As for breaking through the border, if I hadn't taken particular note. In general, we believed that they (Russian troops) would not enter Shestovytsia, because not only I, but also the people in the village with whom I spoke, thought they should do nothing here, but it turned out, on the contrary, that they came here. Here.

 ― From the 24th to the 28th, what did you do?

― And as usual, there is always work in the village On the 28th Nina called, she says, "Come, take us away". I went, took everyone's wife, son Oleksiy, wife of the eldest son Iryna and granddaughter Zhenya, brought everyone to the village and we began to wait for what would happen next.

 ― How did you know that the Russians entered the village?

―A tank appeared on the horizon.  They were the first to enter from the side of Mykhailo-Kotsyubynskyi airport and drove down our street to the center of the village.  They immediately moved to other streets.

Not long before the arrival of the Russian troops, our soldiers asked to organize shovels and chainsaws. I gave my shovels, the neighbor Slava gave his chainsaw, said that there is a tree to collapse and dig a ditch, it was only we who later realized that the ditch and that tree would not delay them for long anyway.

 In the morning, Nina was cooking something for breakfast. I opened the gate lock, sometimes I had to go outside and talk, because here it was such a situation that if they (the occupiers) see that no one is walking near the house, no one can see that someone is moving near the house, then they try to enter the house to settle in it. If they see that someone is walking here, someone is moving, someone is there, then they don't make such attempts.

It was somehow like that.
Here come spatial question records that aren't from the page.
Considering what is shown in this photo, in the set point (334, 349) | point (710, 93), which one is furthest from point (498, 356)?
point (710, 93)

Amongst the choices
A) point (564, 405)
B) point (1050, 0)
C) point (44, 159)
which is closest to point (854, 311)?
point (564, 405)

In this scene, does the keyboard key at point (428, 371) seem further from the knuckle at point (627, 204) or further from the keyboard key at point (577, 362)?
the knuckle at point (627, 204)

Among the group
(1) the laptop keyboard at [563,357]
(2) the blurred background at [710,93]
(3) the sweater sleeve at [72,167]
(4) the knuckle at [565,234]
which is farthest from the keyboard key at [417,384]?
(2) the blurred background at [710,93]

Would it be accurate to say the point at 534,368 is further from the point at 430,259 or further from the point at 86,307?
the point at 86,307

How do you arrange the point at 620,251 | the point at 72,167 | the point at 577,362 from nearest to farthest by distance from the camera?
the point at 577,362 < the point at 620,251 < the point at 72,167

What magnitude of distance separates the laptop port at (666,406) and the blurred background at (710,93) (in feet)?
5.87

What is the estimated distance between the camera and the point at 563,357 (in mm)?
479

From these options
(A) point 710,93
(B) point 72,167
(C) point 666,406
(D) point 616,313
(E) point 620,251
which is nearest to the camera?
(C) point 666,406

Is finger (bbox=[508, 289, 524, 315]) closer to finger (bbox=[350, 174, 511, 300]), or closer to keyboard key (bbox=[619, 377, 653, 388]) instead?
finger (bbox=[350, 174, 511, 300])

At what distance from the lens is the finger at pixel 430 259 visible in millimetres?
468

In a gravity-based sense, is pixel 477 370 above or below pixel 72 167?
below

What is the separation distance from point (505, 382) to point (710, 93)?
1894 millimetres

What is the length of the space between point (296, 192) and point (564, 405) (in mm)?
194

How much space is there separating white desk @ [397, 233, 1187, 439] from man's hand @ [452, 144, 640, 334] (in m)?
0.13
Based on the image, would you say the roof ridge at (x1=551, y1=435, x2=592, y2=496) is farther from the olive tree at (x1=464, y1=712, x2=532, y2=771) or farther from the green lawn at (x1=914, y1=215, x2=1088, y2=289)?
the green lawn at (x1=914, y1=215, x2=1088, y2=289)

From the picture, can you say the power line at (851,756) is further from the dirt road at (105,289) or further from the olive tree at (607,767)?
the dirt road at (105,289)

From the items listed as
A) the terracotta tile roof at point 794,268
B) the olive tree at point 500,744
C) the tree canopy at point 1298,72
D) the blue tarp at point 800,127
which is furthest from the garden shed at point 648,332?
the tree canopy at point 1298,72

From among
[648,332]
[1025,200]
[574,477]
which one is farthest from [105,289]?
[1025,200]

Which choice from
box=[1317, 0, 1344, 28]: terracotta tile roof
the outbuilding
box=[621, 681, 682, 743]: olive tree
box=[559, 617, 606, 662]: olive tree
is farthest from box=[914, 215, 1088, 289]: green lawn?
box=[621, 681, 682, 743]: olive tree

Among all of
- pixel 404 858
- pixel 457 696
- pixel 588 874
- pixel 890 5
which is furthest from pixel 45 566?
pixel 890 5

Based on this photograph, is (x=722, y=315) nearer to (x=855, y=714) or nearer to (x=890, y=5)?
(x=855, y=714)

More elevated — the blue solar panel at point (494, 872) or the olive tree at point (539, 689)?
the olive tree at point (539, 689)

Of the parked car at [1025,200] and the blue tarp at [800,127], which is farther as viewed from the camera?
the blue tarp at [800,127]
That's why we were sometimes forced to go out and talk. One came, asked for a frying pan. I gave him that frying pan, but it didn't come back. And, well, sometimes they came too, they suddenly did not climb into the cellar, and if they ask, then we will give you a jar of cucumbers. "Guys, the bank must be returned", ‒ tells them. The bank must have been returned. Somehow it was like that.

 A little in the refrigerator there was a supply of meat and everything else. And, strictly speaking, potatoes, carrots, beets, canning, all this was enough. Therefore, I didn't even want to think about products at that time.

We had water, the central water supply. Therefore, while there was electricity, the water pumped, of course. And when the transformers were already broken, then the water disappeared.

 After our house was destroyed, we moved to Tamara Ivanivna on Sadova Street. He wrote "Sadova-1, we survive" on the remains of his garage. I think it was March 7.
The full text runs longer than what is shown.